There are three main tools for functional prediction of bacterial microbiomes

such as PICRUSt, FAPROTAX, Tax4Fun2.

 

All of these contains weak points and strong points.

In my case, i prefer to use Tax4Fun2 because of analysis pipeline.

 

Brifely, 16S rRNA sequence data will be blasted, 

and highest similarity chromosome will downloaded.

These chromosome will annotated to KEGG. 

Finally we can get pathway prediction of level 1 to 3 and even functions at enzyme levels.

This has pretty good accuracy according to related SCI paper.

 

 

 

Now, let's do analysis with follwing steps.

 

 

 

 

 

 

 

 

 

1. Install packages

 

The package name is "Tax4Fun2" in Rstudio.

When we install packages, usually below command is used.

 

install.packages("packagename")

However, we can not install the Tax4Fun2 with above commands.

We should install with default method.

 

 

 

 

 

 

1.1 Download package installing file.

 

The package installing file is attached here (named "Tax4Fun2_1.1.5.tar.gz)

Or you can install with github webpage below.
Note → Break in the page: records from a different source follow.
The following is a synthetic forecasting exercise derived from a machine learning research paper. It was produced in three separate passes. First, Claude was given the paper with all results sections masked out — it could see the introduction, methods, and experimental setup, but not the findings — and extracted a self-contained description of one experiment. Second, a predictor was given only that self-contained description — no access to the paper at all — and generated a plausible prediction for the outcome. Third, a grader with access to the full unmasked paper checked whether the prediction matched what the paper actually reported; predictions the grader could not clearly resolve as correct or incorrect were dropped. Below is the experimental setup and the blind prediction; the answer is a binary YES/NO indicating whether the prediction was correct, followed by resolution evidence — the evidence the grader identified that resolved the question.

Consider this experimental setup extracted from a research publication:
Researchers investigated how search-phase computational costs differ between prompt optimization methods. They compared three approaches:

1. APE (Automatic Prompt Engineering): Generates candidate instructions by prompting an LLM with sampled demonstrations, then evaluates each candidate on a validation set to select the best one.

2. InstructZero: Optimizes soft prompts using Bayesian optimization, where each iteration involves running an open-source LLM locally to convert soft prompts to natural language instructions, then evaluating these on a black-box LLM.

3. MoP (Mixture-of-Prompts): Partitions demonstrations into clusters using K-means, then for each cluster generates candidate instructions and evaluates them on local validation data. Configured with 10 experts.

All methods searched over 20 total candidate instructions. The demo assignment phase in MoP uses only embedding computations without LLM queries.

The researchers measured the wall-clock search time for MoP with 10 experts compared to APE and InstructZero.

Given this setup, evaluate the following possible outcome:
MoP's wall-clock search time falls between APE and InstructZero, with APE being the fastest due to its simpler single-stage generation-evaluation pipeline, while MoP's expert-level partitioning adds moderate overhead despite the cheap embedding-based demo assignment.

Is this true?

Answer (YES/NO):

(https://github.com/ZihaoShu/Tax4Fun2/blob/main/Tax4Fun2_1.1.5.tar.gz)

 

 

 

 

 

 

 

1.2 Put the package installing file to R library path

Now, move the Tax4Fun2_1.1.5.tar.gz to library Path.

you can check where is your working directory with below commnad.

 

.libPaths()

 

 

 

 

 

1.3 Install package file with default

 

We should use abnormal install command line below.

install.packages("C:/Program Files/R/R-4.2.2/library/Tax4Fun2_1.1.5.tar.gz", repos = NULL, type="source")

My library directory was C:/Program Files/R/R-4.2.2/library, and install Tax4Fun2_1.1.5.tar.gz source file.

The type = "source" in command is telling about installing source file.

 

 

 

 

 

 

 

 

 

 

 

 

 

2. Run Package

library(Tax4Fun2)

If you got any error message, the package is installed well.

If you got some errors, you should find another installing methods.

 

 

 

 

 

 

 

 

 

 

 

 

3. Install Reference Data

buildReferenceData("path_to_work_directory", use_force = TRUE, install_suggested_packages = TRUE)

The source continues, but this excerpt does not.